Recorded data
====================

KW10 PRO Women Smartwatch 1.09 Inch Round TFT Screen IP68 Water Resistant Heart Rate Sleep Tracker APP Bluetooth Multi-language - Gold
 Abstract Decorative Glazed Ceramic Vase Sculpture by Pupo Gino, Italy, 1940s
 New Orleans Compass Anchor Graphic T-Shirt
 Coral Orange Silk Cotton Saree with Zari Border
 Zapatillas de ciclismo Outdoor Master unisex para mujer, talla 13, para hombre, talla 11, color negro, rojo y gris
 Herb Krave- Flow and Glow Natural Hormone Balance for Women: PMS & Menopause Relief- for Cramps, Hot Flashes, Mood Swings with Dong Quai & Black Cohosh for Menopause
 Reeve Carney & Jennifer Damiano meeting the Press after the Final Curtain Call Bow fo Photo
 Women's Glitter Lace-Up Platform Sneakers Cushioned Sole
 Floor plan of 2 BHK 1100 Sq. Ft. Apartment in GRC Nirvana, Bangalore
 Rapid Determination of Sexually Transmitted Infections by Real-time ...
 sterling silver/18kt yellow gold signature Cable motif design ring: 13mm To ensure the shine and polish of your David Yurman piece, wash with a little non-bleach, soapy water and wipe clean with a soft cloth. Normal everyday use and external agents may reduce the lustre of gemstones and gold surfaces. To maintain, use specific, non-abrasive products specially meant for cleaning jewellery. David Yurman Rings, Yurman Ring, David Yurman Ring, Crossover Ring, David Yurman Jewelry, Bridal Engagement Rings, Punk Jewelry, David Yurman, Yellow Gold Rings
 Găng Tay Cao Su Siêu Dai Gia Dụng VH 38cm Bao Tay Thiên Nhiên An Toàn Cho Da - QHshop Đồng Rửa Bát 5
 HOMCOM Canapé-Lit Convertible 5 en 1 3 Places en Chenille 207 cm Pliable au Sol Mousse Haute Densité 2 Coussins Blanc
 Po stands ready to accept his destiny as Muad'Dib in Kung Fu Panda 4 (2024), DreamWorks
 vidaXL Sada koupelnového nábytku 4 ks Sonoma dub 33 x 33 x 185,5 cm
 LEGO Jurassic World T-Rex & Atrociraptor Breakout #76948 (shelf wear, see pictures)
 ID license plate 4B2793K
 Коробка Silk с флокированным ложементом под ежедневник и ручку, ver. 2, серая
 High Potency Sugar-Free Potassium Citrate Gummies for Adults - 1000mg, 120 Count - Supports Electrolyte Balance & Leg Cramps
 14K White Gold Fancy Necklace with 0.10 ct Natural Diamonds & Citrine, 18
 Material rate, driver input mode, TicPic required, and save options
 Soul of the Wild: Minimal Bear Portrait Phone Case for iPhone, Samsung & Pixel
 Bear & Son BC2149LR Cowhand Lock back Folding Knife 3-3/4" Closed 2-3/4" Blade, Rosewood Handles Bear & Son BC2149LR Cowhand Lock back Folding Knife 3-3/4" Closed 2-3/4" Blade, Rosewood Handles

====================

#### Activity:
From the line with "Soul of the" through the final line of the records, return each line exactly. Leave out the rest.

#### Answer space:
 Soul of the Wild: Minimal Bear Portrait Phone Case for iPhone, Samsung & Pixel
 Bear & Son BC2149LR Cowhand Lock back Folding Knife 3-3/4" Closed 2-3/4" Blade, Rosewood Handles Bear & Son BC2149LR Cowhand Lock back Folding Knife 3-3/4" Closed 2-3/4" Blade, Rosewood Handles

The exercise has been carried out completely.